Until recently, whenever someone wanted to assert that susceptibility to anti-science conspiracy theories was not solely the province of the right, an example they could cite was the sort-of left-leaning embrace of the anti-vaccine crusade.

With Robert F. Kennedy Jr. the most prominent opponent of vaccination, the picture many people had of a vaccine opponent was a liberal parent from Santa Monica fighting with their school district over whether to get their kids immunized.

That was a distortion — liberals were no more likely to be anti-vaxxers than conservatives — and it certainly didn’t rise up the political ladder to the point where Democratic politicians were waging fights against immunizations. (Never mind that the highest-profile purveyor of the lie that vaccines cause autism was Donald Trump.)

But a year or two from now, we may find that opposition to vaccines has become yet another way Republicans declare their culture war bona fides, and an emblem of identity for conservatives everywhere.

This might not just involve vaccines to prevent the coronavirus, but all vaccines. And the result could be outbreaks of diseases such as measles across the country.

As President Biden urges Americans to get vaccinated, Republicans who previously touted the vaccines have started questioning their efficacy. (JM Rieger/The Washington Post)

We’re getting a harbinger of what’s to come from Tennessee, a state that currently ranks 46th in the rate of vaccination against the coronavirus (including D.C.). Only in Alabama, Wyoming, Idaho, Louisiana and Mississippi have a smaller proportion of the population gotten at least one shot.

Earlier this week, the state of Tennessee fired its top health official after Republicans in the legislature targeted her department’s efforts to encourage teenage vaccination against the coronavirus. She was just one of hundreds of state and local health officials who have been harassed, threatened or fired for their work trying to handle the pandemic.

But now Tennessee is going even further. The Tennessean reports:

The Tennessee Department of Health will halt all adolescent vaccine outreach — not just for coronavirus, but all diseases — amid pressure from Republican state lawmakers, according to an internal report and agency emails obtained by the Tennessean.

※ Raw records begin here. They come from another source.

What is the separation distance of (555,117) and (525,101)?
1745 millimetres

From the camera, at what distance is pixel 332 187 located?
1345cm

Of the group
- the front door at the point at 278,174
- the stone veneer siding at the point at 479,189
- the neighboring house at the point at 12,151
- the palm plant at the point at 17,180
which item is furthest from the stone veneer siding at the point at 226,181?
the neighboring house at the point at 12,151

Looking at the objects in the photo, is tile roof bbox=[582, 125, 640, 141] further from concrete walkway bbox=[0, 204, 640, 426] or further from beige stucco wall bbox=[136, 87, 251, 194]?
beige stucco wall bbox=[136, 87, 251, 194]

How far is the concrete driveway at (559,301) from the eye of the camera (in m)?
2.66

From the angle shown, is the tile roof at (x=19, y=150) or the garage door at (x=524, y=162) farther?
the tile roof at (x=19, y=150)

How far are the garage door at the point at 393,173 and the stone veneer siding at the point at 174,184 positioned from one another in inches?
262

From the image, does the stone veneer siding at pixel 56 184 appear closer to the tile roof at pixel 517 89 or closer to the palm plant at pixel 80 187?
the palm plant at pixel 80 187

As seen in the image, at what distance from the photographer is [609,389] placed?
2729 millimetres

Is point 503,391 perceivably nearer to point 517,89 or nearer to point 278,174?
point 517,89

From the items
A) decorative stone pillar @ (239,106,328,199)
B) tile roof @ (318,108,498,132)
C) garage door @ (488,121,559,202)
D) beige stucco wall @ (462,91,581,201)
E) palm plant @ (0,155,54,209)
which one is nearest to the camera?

If the health department must issue any information about vaccines, staff are instructed to strip the agency logo off the documents.
The health department will also stop all COVID-19 vaccine events on school property, despite holding at least one such event this month.

With Fox News (and especially Tucker Carlson) leading an anti-vax crusade and ambitious Republican politicians touting their contempt for public health measures, it’s almost surprising that it’s taken this long for the venomous Republican opposition to coronavirus vaccinations to begin turning into opposition against all vaccinations.

This is happening as the highly contagious delta variant spreads and covid-19 cases are on the rise. Which state saw the largest jump in cases last week? Tennessee.

Meanwhile, as my colleague Dana Milbank notes, at least 17 Republican-run states have enacted laws or official orders protecting those who refuse to get vaccinated for the coronavirus, often by making it illegal for private businesses or government agencies to demand proof of vaccination.

Before this pandemic, anti-vaccine lunacy had been a real but contained problem (though there was a frightening measles outbreak in 2019), and not one that created partisan controversy. All 50 states plus D.C. require students to be immunized before they can attend public school, and while requirements vary a bit, every state mandates vaccination against measles, mumps, rubella, polio and chickenpox, among others.

In almost all states, you can get an exemption for medical or religious reasons, and almost half the states allow “philosophical” objections to vaccines. As Pew has reported, “states with philosophical exemptions have 2.5 times the rate of opt-outs than states with only religious exemptions.”

But before now, there had been no partisan pattern to where those philosophical exemptions were available. You could get them in liberal California and Oregon or conservative Idaho and Arkansas.

So how much do you want to bet that before kids go back to school in September, Republican state legislators will start introducing bills to weaken or repeal immunization requirements? They’ll probably start by loosening the exemption process to make it no more difficult than checking a box; some may even propose removing the requirements altogether.

The pieces for a nationwide anti-vaccine movement among Republicans were already there: skepticism of science; distrust of government; a conception of “liberty” that includes the freedom to harm other people if you want. Now, a final piece is being added to the recipe: right-wing identity politics.

We saw it with mask-wearing, where Republicans decided that visibly and loudly rejecting a simple public health measure was how you showed everyone you’re a freedom-loving Trump supporter. Before long we could see conservatives sporting T-shirts reading “Get your liberal needle out of my kid’s arm! Immunizations = communism!”

And of course, they’ll be cheered on by the Fox News prime-time lineup, who will insist that there’s no better way to “own the libs” than by letting your children get diphtheria.

Perhaps I’m wrong, and conservatives will resist the temptation to widen their dislike for vaccines and create yet another battlefield for the endless culture war. But the last year and a half hasn’t given us much reason for optimism.